Get all the document indices with a partial overlap

partial_overlap_idx = [idx for idx in range(len(evaluator.true)) if any(has_partial_overlaps_with_same_label(true_item, pred_item) for true_item in evaluator.true[idx] for pred_item in evaluator.pred[idx])]
len(partial_overlap_idx)
4

Three of the four examples only differ in surrounding punctuation and whitespace, and the other includes the author (so is not ambiguous).

All these examples would work perfectly in the entity linking stage.

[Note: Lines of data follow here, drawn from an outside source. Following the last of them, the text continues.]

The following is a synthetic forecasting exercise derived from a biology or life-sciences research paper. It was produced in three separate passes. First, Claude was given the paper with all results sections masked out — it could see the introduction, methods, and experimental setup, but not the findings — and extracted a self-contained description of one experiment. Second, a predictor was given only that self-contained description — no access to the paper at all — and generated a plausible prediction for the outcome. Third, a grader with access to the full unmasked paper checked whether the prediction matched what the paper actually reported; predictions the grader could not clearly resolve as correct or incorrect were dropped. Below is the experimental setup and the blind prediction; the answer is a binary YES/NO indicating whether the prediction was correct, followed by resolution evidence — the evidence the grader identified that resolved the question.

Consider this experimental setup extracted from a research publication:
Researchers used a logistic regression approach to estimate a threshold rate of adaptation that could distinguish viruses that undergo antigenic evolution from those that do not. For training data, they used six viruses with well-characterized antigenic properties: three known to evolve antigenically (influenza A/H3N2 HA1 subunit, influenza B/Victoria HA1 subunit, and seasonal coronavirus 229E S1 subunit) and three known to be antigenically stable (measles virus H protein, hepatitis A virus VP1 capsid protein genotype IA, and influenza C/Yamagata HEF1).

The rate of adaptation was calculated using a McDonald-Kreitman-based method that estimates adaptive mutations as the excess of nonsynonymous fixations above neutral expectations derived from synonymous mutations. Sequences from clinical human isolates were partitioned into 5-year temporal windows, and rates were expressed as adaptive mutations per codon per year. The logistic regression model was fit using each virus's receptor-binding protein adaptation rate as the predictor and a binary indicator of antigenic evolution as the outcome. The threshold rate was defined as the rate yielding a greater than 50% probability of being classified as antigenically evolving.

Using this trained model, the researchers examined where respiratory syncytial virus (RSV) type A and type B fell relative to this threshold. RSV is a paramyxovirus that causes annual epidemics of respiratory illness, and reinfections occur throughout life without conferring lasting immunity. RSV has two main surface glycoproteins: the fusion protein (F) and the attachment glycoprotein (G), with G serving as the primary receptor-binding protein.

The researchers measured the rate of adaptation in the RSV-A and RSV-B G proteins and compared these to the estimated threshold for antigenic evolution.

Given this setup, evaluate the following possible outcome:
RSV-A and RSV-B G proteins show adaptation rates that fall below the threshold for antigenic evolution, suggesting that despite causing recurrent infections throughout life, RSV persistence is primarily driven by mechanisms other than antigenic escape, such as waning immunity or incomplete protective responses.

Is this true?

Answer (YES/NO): NO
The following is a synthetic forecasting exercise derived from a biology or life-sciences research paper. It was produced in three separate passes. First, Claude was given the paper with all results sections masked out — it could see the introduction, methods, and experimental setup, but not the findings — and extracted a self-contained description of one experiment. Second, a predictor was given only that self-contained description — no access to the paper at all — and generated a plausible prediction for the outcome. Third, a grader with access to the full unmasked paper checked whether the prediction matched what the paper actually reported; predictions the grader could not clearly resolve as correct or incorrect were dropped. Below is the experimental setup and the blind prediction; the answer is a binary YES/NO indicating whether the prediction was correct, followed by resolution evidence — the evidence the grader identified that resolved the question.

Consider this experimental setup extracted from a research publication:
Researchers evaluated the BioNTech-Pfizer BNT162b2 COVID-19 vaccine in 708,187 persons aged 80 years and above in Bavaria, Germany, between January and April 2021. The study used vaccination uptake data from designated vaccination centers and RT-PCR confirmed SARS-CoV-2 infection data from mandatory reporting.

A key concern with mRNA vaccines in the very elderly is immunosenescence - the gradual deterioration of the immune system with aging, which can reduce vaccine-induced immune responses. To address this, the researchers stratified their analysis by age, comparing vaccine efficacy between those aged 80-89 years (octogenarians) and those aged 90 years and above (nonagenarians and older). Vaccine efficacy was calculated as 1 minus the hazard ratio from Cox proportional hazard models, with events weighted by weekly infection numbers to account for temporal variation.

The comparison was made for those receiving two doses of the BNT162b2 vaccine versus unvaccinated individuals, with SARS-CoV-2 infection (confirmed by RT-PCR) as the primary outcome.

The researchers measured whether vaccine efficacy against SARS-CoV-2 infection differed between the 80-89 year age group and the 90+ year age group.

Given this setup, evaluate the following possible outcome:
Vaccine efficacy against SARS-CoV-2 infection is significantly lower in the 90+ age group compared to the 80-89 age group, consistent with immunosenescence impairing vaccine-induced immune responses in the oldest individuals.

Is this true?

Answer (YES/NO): NO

for idx in partial_overlap_idx:
    display(idx)
    displacy.render(docs[idx], style='ent')
    displacy.render(preds[idx], style='ent')
98
After I posted I remembered the book " How to Invent Everything WORK_OF_ART " which takes the case of a time traveler stuck in the past with a guide to invent civilization from scratch.
After I posted I remembered the book " How to Invent Everything" WORK_OF_ART which takes the case of a time traveler stuck in the past with a guide to invent civilization from scratch.
105
I found this: https://us.macmillan.com/books/9781250280374

<<
The Vaccine: Inside the Race to Conquer the COVID-19 Pandemic WORK_OF_ART

Author: Joe Miller PERSON with Dr. Özlem Türeci PERSON and Dr. Ugur Sahin PERSON
>>
I found this: https://us.macmillan.com/books/9781250280374

<<
The Vaccine: Inside the Race to Conquer the COVID-19 Pandemic WORK_OF_ART Author: Joe Miller PERSON with Dr. Özlem Türeci PERSON and Dr. Ugur Sahin PERSON
>>
234
The ideas in the article are similar (in a good way) to Shape Up WORK_OF_ART by Basecamp [0].
The ideas in the article are similar (in a good way) to Shape Up by Basecamp WORK_OF_ART [0].
278
From " The Elements of Journalism WORK_OF_ART " by Bill Kovach PERSON and Tom Rosenstiel PERSON : "Originality is a bulwark of better journalism, deeper understanding, and more accurate reporting.
From "The Elements of Journalism" WORK_OF_ART by Bill Kovach PERSON and Tom Rosenstiel PERSON : "Originality is a bulwark of better journalism, deeper understanding, and more accurate reporting.

Final Thoughts

When choosing a metric always make sure it aligns with your final goals. F1 score is fine when comparing similar systems, but in this case it actually gives worse results than the usecase and a better metric would give credit to substantial partial overlaps.